FG To Raise N225bn New Bonds From Investors
The federal government will today conduct its regular primary auction of new bond issuances with a view to raising additional N225 billion from the domestic capital market.
Investment firms at the weekend doubled up efforts at pre-auction marketing of the new issuances with tallies surveyed across many firms indicating that the new issuances may be oversubscribed.
The government had in the past two months raised more than N450 billion from the domestic capital market through bond issuances.
Prospectus issued by the Debt Management Office (DMO), which oversees federal government’s debt issuances and management, indicated that the government would be raising N225 billion through reopening of three previously issued mid-to-long term bonds.
The bonds being reopened include the 13.53 per cent 10-year bond, which matures in March 2025. Also being reopened is the 10-year, 12.50 per cent bond, which matures in April 2032 and the long-term 20-year bond with initial coupon of 13.00 per cent and maturity date of January 2042. The previous stop rates for the bonds are 11.00 per cent; 13.00 per cent and 13.749 per cent respectively.
The government plans to raise N75 billion each from the three bonds, totaling N225 billion. Nigeria depends on regular debt issuances to finance budget deficits as poor infrastructure and insecurity continue to threaten government’s revenue.
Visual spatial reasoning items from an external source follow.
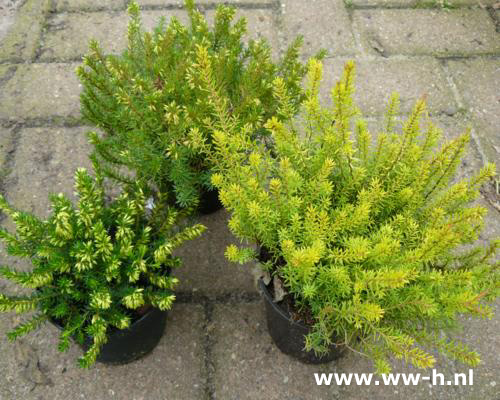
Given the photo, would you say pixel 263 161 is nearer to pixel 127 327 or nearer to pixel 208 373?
pixel 127 327

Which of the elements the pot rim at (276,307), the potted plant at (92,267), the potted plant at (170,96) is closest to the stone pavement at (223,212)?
the potted plant at (92,267)

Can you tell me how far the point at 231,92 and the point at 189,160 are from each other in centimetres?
40

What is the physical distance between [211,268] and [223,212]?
0.39 m

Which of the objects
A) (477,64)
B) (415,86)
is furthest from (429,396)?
(477,64)

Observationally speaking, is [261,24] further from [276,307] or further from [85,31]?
[276,307]

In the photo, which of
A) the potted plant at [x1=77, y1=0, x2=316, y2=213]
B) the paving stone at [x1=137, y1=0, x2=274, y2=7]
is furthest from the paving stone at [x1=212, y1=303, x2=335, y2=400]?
the paving stone at [x1=137, y1=0, x2=274, y2=7]

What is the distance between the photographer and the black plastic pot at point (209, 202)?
2.83 m

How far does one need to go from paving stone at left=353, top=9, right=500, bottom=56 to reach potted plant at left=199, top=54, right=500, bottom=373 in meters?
2.28

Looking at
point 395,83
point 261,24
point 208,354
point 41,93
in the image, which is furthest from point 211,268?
point 261,24

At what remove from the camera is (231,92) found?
2424 mm

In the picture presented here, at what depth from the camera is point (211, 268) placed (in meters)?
2.86

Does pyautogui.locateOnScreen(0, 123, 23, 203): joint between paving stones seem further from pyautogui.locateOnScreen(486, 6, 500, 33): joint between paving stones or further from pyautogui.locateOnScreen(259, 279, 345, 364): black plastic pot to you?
pyautogui.locateOnScreen(486, 6, 500, 33): joint between paving stones

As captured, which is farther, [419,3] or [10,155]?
[419,3]

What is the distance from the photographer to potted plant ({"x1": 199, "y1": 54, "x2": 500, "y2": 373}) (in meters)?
1.75
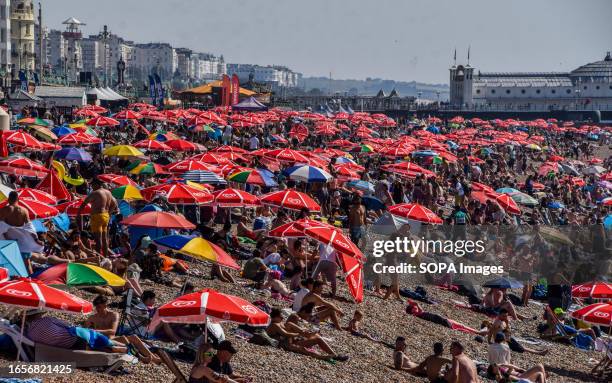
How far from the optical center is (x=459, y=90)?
116125mm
The DMO had reported that Nigeria’s total public debt stock increased to N41.6 trillion or $100.07 billion by the end of first quarter 2022, 5.16 per cent or N2.04 trillion increase on N39.56 trillion or $95.78 billion recorded as at December 31, 2021.
The total public debt stock included domestic and external debts of the federal government, state governments and the Federal Capital Territory.
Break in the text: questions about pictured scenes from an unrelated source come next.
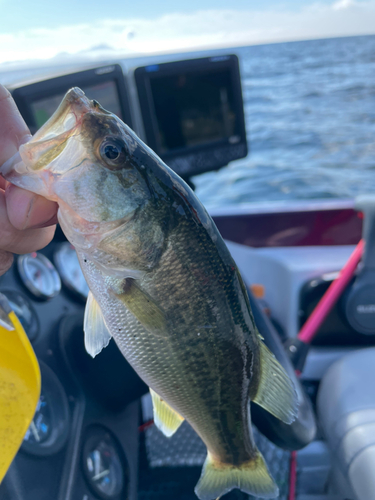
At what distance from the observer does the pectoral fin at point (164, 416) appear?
126 centimetres

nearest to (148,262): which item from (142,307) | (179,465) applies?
(142,307)

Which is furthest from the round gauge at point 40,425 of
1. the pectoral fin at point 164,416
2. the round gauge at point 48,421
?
the pectoral fin at point 164,416

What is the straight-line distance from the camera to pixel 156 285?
40.6 inches

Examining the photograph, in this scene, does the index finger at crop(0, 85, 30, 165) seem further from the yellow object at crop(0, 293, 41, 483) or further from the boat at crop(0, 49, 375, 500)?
the boat at crop(0, 49, 375, 500)

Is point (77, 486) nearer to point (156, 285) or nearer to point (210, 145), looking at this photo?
point (156, 285)

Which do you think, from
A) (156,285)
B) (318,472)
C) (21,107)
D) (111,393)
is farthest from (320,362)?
(21,107)

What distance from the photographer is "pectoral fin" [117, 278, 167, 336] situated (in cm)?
102

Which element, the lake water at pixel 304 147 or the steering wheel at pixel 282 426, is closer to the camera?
the steering wheel at pixel 282 426

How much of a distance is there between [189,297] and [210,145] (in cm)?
291

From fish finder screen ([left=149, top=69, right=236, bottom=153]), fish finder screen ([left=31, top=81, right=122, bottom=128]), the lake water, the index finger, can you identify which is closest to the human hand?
the index finger

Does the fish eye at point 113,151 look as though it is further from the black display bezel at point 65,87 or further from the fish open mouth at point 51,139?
the black display bezel at point 65,87

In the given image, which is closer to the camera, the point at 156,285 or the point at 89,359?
the point at 156,285

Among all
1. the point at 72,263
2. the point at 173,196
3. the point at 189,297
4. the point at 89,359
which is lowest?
the point at 89,359

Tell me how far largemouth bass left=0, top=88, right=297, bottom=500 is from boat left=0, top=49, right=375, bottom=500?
1.70 ft
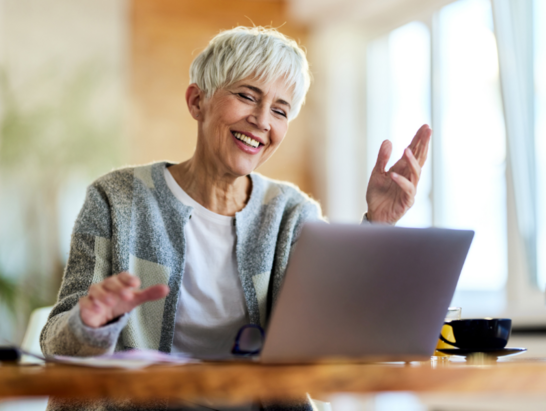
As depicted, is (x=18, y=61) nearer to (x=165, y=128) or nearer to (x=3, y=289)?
(x=165, y=128)

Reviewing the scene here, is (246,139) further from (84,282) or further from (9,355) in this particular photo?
(9,355)

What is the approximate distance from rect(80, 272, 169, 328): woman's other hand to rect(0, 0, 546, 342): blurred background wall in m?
2.68

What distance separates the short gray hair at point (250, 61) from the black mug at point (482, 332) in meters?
0.76

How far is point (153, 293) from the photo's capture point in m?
0.81

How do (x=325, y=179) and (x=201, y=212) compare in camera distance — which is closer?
(x=201, y=212)

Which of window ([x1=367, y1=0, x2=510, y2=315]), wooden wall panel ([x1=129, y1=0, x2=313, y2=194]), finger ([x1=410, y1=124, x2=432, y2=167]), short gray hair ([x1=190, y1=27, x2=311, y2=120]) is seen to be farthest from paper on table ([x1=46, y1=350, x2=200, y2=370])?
wooden wall panel ([x1=129, y1=0, x2=313, y2=194])

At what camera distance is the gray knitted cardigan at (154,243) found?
1.37m

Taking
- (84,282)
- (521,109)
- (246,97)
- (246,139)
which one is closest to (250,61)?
(246,97)

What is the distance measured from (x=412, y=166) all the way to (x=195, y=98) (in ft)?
2.17

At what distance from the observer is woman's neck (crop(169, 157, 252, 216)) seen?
1595 millimetres

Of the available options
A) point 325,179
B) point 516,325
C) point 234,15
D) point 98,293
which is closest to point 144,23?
point 234,15

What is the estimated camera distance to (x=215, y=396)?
0.67m

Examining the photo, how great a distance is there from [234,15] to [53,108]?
1596mm

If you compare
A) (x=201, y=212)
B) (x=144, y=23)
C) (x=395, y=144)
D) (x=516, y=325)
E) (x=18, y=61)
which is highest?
(x=144, y=23)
The DMO noted that the total public debt stock included new domestic borrowing by the federal government to finance the deficit in the 2022 Appropriation Act, the $1.25 billion Eurobond issued in March 2022 and facilities by multilateral and bilateral lenders.
Data from the Central Bank of Nigeria (CBN) indicated that loans to the federal government through the apex bank’s ways and means rose from N17.46 trillion in December 2021 to N19.01 trillion in April 2022, representing an increase of N1.55 trillion over the four-month period.
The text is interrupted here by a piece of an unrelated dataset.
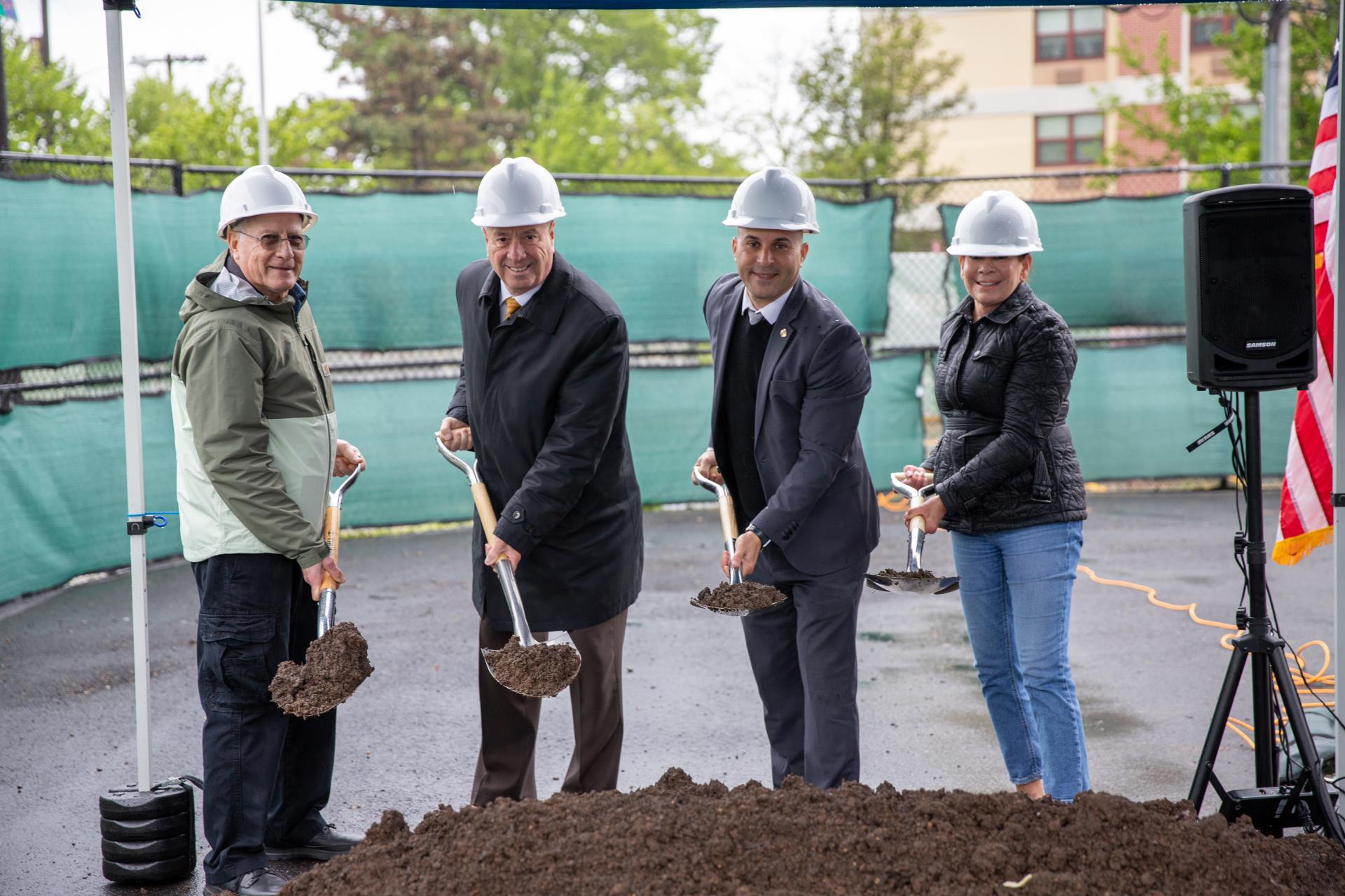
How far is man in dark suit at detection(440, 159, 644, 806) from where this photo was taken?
354 cm

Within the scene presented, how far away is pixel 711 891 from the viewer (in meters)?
2.49

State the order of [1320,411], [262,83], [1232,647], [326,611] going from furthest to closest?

Section 38 of the CBN Act, 2007 allows the apex bank to grant temporary advances to the federal government with regard to temporary deficiency of budget revenue at such rate of interest as the apex bank may determine. However, the total amount of such advances outstanding shall not at any time exceed five per cent of the previous year’s actual revenue of the Federal Government.
Analysts at Afrinvest estimated that at the current pace of borrowing, Nigeria’s debt-to-GDP ratio would surpass the DMO’s benchmark of 40 per cent by 2030, factoring in inflation and exchange rate risks on domestic and foreign borrowings accordingly.
Analysts noted that debt service-to-revenue ratio had reached an all-time high of 96.0 per cent in 2021 as against 30.9 per cent, before moderating slightly to 85.8 per cent in first quarter 2022, indicating worsening illiquidity.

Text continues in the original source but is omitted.